Conference recap: SEO and visibility in the AI era
Two focused days in Dubai for growth leaders, Marketing Experts , SEO strategists, and creators.
Google is no longer the only search that matters
Your potential customers now ask questions in ChatGPT, Copilot, Perplexity, and other AI assistants. These tools pull from multiple sources to recommend businesses. If you focus only on Google, you miss a growing part of your audience.
Reviews and forums carry more weight than ever
AI systems trust real-world opinions and discussions more than polished corporate pages. Speakers shared a striking figure: 97.5% of product-related queries include Reddit in the top results. Honest feedback, even mixed feedback, often convinces more than perfect testimonials.
Your Google Business Profile and your data are your new storefront
AI assistants do not browse your site like a person. They rely on structured data and business listings. That includes your Google Business Profile, service and product feeds, and consistent business details across platforms. If your data is incomplete or inconsistent, AI tools are less likely to recommend you.

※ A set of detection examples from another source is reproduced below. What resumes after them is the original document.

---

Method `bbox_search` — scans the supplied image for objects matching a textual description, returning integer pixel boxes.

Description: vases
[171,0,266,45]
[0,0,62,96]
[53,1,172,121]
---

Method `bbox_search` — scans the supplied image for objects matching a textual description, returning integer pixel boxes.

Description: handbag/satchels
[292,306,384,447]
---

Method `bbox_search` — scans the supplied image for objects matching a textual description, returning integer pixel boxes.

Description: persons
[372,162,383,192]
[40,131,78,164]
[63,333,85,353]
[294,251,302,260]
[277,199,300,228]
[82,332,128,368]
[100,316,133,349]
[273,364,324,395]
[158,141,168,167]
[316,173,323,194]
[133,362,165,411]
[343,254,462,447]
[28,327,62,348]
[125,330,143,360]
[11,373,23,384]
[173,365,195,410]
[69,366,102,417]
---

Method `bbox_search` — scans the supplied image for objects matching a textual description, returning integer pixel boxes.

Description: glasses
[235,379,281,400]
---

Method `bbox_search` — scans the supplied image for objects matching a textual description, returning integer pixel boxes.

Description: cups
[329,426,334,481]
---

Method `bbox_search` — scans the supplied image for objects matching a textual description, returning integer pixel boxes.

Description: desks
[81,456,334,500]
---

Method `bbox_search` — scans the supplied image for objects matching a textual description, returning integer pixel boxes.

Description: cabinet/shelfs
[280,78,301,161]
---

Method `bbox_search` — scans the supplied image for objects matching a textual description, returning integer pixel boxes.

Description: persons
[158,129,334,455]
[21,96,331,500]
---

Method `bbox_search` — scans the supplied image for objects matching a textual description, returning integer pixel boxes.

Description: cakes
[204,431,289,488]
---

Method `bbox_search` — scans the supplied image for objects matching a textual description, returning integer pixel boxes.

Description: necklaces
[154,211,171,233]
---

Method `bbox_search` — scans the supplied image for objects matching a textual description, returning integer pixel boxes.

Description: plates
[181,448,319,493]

Educational content beats promotional content for AI visibility
Companies that publish buying guides, detailed FAQs, and how-to content get more visibility in AI-driven discovery. A speaker shared an example: Sony gets 36% of its AI traffic from its support and help section.
Video is now essential
Video has become a major source for discovery and citations. Speakers highlighted that YouTube is a top cited source in multiple ecosystems. The point was clear. You do not need complex production. You need consistent, helpful explanations from a real expert.
Brand reputation directly shapes what AI recommends
AI models build a “brand memory” during training. If your brand only appears on your own website, the model may not recognize it. Speakers shared another strong figure: 85% of brand mentions in AI search come from third-party sources.
Measure share of voice, not only traffic
Traffic can rise while your market position drops. If the market grows faster than your traffic, you lose ground. Conference speakers urged marketers to track share of voice versus competitors, not isolated metrics.